Полковник, друг, – не Пушкин я, увы!

Кого везут? Да нет, не Грибоедова.


Я слаб. Я мал. Я, правда, не злодей,

не Бенкендорф, не подленький Фаддей,

но это ль утешенье в полной мере?

Конечно, утешают параллели,

что даже и великие болели

болезнями всех маленьких людей.


Был Пушкин до смешного уязвлен

негромким чином, громким вздором света.

И сколько раз поскальзывался он

на хитром льду дворцового паркета!


А Грибоедов! Сколько отняла

у нас тщета посольского подворья!

Тебе, создатель «Горя от ума»,

ум дипломата жизнь дала от горя.


Пора уже давно сказать, ей-ей,

потомкам, правду чистую поведав,

о «роли положительной» царей,

опалой своевременной своей

из царедворцев делавших поэтов.


И гений тоже слабый человек.

И гению альков лукаво снится,

а не одни вода и черный хлеб

и роковая ласка власяницы.


И он подвержен страху пропастей,

подвержен жажде нежности властей,

подвержен тяге с быдлом быть в комплоте,

подвержен поножовщине страстей

в неосвещенных закоулках плоти.


И гений чертит множество кругов,

бессмысленных кругов среди сыр-бора,

но из угрюмых глыб своих грехов,

сдирая ногти, создает соборы!


А если горы грудью он прорвал

и впереди пространство слишком гладко,

то сам перед собою для порядка

из этих глыб он ставит перевал!


Пардон, пушкиновед и чеховед,

не верю в подопечных ваших святость.

Да, гений тоже слабый человек,

но поднятый собой – не чудом – вверх,

переваливший собственную слабость.


И надо не сдаваться перед ленью,

самих себя ломать без полумер,

и у своих предтеч в преодоленье —

не в слабостях – искать себе пример.


Среди хулы или среди хвалы

еще не раз мы, видимо, постигнем,

что перевалы наши – лишь холмы

в сравнении с тем пушкинским – пустынным.

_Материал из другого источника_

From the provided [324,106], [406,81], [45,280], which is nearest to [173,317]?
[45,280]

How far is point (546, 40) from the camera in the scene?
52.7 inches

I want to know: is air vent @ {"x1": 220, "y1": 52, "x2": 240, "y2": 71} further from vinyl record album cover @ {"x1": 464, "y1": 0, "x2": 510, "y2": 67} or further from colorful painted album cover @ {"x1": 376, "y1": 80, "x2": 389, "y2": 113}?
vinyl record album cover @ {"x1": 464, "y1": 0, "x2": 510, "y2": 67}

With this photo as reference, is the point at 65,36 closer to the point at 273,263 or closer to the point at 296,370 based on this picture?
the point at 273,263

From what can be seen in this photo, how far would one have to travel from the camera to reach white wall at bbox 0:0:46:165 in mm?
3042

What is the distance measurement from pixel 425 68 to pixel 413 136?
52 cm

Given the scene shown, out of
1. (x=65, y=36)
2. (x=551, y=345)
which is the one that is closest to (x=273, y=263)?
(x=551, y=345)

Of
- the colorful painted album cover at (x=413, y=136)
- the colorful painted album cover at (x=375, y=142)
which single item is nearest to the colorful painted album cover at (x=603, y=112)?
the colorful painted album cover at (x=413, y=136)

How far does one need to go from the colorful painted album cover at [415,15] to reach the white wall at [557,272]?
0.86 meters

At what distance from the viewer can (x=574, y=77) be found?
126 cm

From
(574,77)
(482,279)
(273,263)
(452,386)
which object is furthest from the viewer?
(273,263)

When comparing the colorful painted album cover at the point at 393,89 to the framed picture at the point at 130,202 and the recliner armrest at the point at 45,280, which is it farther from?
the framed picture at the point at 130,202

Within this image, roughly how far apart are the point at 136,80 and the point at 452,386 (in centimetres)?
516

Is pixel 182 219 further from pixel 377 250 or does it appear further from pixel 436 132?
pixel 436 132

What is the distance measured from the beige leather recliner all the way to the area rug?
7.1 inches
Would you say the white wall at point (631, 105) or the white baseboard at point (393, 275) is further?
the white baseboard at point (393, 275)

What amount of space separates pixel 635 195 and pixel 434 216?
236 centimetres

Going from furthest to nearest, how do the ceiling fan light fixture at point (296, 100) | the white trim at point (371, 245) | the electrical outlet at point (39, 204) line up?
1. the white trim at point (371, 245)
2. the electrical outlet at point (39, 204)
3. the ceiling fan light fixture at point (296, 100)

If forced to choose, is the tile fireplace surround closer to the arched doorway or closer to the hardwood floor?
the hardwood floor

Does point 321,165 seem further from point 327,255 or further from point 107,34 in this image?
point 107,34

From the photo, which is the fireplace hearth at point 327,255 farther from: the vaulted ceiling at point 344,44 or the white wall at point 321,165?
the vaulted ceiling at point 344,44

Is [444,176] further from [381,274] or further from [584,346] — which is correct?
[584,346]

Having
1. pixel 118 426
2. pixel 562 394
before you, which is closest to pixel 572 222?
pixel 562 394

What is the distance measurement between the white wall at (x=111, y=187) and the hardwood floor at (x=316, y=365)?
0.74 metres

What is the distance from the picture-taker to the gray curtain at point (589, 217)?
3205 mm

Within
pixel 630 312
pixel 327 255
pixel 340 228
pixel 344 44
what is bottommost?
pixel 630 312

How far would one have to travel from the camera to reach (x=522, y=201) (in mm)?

Мы падаем, срываемся, скользим,

а перевал нас дразнит гордой гранью.

Как тянет из бензинности низин

к его высокогорному дыханью!


И вы надейтесь, как полковник тот.

Нужна надежда не для развлеченья,

а чтобы стать достойными значенья,

которое нам кто-то придает.


Чтоб нас не утешали параллели,

когда толкают слабости в провал,

чтоб мы смогли, взошли, преодолели —

и Пушкинский открылся перевал.


1965

Полковник М. Головастиков, редактор газеты Закавказского военного округа «Ленинское знамя» (Тбилиси) представил меня после сборов к званию майора и был немедленно уволен в запас. А я как был, так и остался, может быть, единственным писателем, у которого в военном билете стоит воинское звание на случай призыва – «солдат».

12

ПУР – политуправление армии, запрещавшее мою песню «Хотят ли русские войны?» для исполнения, обвиняя ее в «демобилизующем настрое».